On the evening of Aug. 19, 1991, a station wagon belonging to a Hasidic rebbe’s motorcade struck a car, veered onto a sidewalk and pinned two children against an iron gate in the Crown Heights section of Brooklyn.

Gavin Cato, a 7-year-son of Guyanese immigrants, died instantly. His cousin Angela Cato was severely injured.

This incident, and perception of a delayed medical response for the children, kicked off a three-day race riot in which the neighborhood’s Black residents turned against the local Orthodox Jewish Chabad community. Several Jewish people were attacked on the street and Yankel Rosenbaum, an Orthodox Jewish rabbinical scholar visiting from Australia, was stabbed to death.

By the time the riots subsided, roughly 200 police officers and residents had been injured, 27 vehicles had been destroyed and seven stores were looted or burned. Time Magazine called it the worst episode of racial violence in New York since the 1968 riots that followed the death of the Rev. Martin Luther King Jr. Edward S. Shapiro, a historian at Seton Hall University, would later describe the riot as “the most serious anti-Semitic incident in American history.”

Thirty years on, the Firehouse Theatre is delving into these events with Anna Deavere Smith’s one-person play “Fires in the Mirror.” In a pioneering example of verbatim or documentary theater, Smith interviewed more than 100 people in the aftermath of the riot. From these interviews she created monologues taken directly from transcripts. Among those portrayed in the show are the Rev. Al Sharpton, activist Angela Davis and playwright and director George C. Wolfe.

Firehouse’s production – which will be both performed in-person and livestreamed – came about when local actor Jamar Jones approached producing artistic director Joel Bassin about performing the work.

“It really centers on the immediate ramifications of the riots,” says Jones, who plays 26 characters in the show. Through the play, viewers “see how different these individuals are, but then you begin to notice how you can find through lines between their stories and their identities.”

The show dives headfirst into the long-simmering racial tensions of the neighborhood, which further escalated with the deaths and riots. Jones, who turned 30 this month, compares the show to a living documentary.

“All this was happening while I was coming into the world,” Jones says. “I was just learning to crawl and this earthshattering thing that was affecting a whole population of our human brothers and sisters was going on.”

Against the backdrop of the pandemic and the resurgence of the Black Lives Matter movement, Jones says the piece still feels relevant today.

“I appreciate this piece right now happening in the midst of a global crisis that we’re all experiencing, because it is all about your fellow man and woman. It is about your fellow citizens around the world,” Jones says. “This piece represents a powerful glimpse of how important it is to listen to others, hear their stories.”

Katrinah Carol Lewis, the show’s director, agrees about its relevance.

--------------------------------------------------

• _ASSIGNMENT 1_: According to the article, how many characters does Jamar Jones play in the show?
• _ASSIGNMENT 2_: Using the article, explain why Jones says the play still feels relevant today.
• _ASSIGNMENT 3_: From the article, extract the stretch from "Thirty years on, the" through "performing the work.".
You can ignore the rows; they play no part here.

• _PROVIDED MATERIAL_:
--------------------------------------------------

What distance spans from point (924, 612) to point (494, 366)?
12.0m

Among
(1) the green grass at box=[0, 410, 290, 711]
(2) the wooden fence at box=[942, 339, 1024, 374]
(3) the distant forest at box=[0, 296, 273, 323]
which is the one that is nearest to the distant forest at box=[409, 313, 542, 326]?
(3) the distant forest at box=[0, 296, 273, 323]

--------------------------------------------------

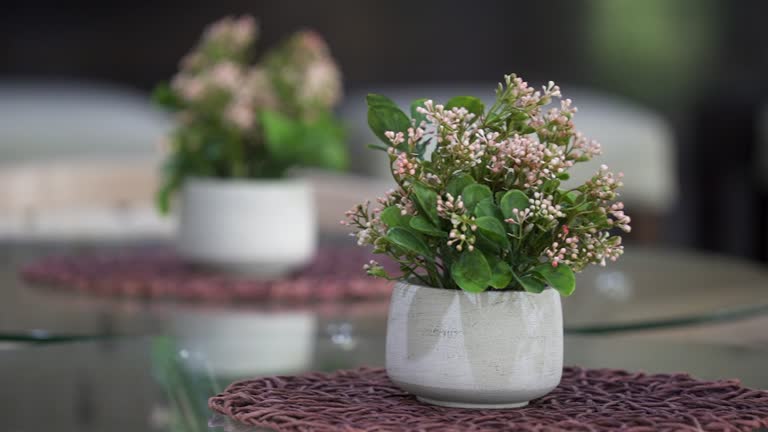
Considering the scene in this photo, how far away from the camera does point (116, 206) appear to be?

--------------------------------------------------

• _WRITTEN REPLY 1_: He plays 26 characters.

• _WRITTEN REPLY 2_: Jones says it matters now, amid the pandemic and the resurgence of the Black Lives Matter movement, because the play is all about your fellow man and woman and your fellow citizens around the world. He adds that it gives a powerful glimpse of how important it is to listen to others and hear their stories.

• _WRITTEN REPLY 3_:
Thirty years on, the Firehouse Theatre is delving into these events with Anna Deavere Smith’s one-person play “Fires in the Mirror.” In a pioneering example of verbatim or documentary theater, Smith interviewed more than 100 people in the aftermath of the riot. From these interviews she created monologues taken directly from transcripts. Among those portrayed in the show are the Rev. Al Sharpton, activist Angela Davis and playwright and director George C. Wolfe.

Firehouse’s production – which will be both performed in-person and livestreamed – came about when local actor Jamar Jones approached producing artistic director Joel Bassin about performing the work.